(EXCERPTED PASSAGE)
Despite the marketing trying to forget Jonathan Majors is a big part of this second season of Loki, everyone involved in the production is acutely aware and, to Kevin Wright’s credit, didn’t shy away from discussing the situation. Honestly, with the lack of really any statement on the matter from Marvel, I was fully expecting to be told Wright wouldn’t be discussing the situation and be asked not to bring it up, which would force me to politely not agree to that and probably canceling the interview altogether. And again, to their credit, none of that happened.
And this second season is a lot of fun as Loki (Tom Hiddleston) and Mobius (Owen Wilson) enlist the help of Ouroboros (Ke Huy Quan) to track down a variant of the evil Kang, Victor Timely (Majors) before he’s found by Ravonna Renslayer (Gugu Mbatha-Raw) or Sylvie (Sophia Di Martino), who both want to find him for very different reasons. (It’s all a bit more complicated than that because this is a pretty complicated show that kind of dines out on the joke about how a lot of it doesn’t make a whole lot of sense, adding to its charm.

(EXERCISE DATA)
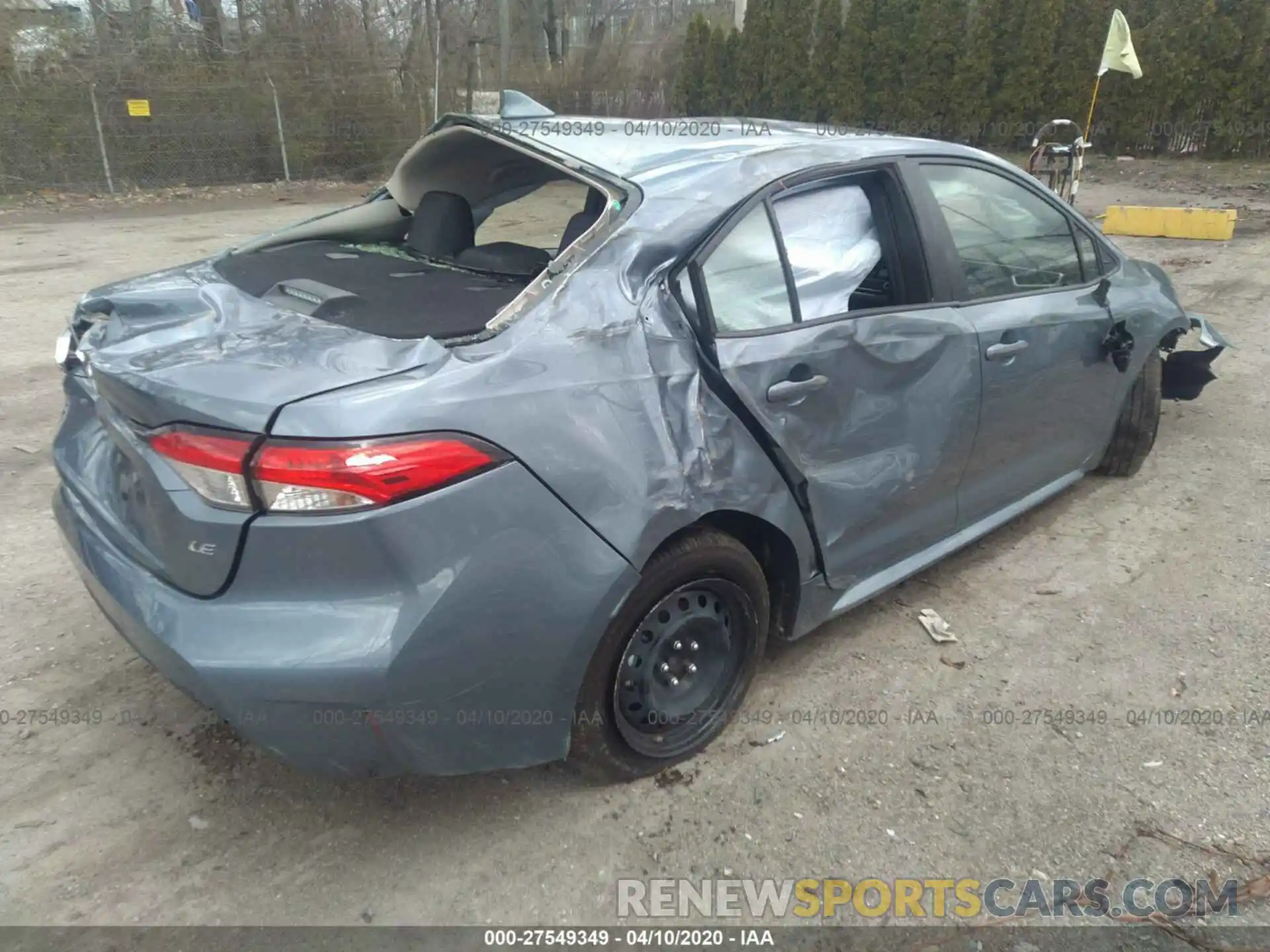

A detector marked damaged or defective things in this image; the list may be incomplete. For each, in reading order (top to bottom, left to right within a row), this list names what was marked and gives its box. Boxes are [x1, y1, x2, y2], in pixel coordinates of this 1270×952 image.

(WORK REQUIRED) Pick up the article about the second season of Loki where it stops and write the next part.

(EXERCISE RESULT)
Ahead, Wright takes us through this second season and what he wanted to accomplish for the character of Loki and how he convinced new Oscar winner Ke Huy Quan to join the cast. And yes he addresses Majors and how this situation affects Wright as a producer and if there was any talk at all of replacing Majors in this role.
I enjoy how dense the plot is, but the attitude of the TVC is still, “Oh, another day at the office.”
Yeah, look, I’m a details guy. I love shows and movies that just really feel like they are packed dense with information. That you could pause any frame, and that there is a story in there. And I think all of our filmmakers and department heads really enjoy that, too. So it’s just fun world-building…
Does it work without Owen Wilson deadpanning though?
No, and that’s the thing. It’s like you write that character completely straight, and he is going to bring some kind of incredible charm and turn to that character that you could never put onto the page.
There’s a great scene with Ke Huy Quan’s Ouroboros where Loki is talking to him while jumping back and forth in time, in both time periods. And present-day Ouroboros is getting new memories in real time.
That was an “a-ha” moment. We always have moments, we had them in season one with some of Michael Waldron’s early drafts. And then with Eric Martin on this season, the real a-ha moments. And Eric’s first draft of that introduction is very, very close to what’s on-screen. And it was one of those moments where we all just went, “That’s how we do this.” That’s how we’re going to proceed with our time travel this season.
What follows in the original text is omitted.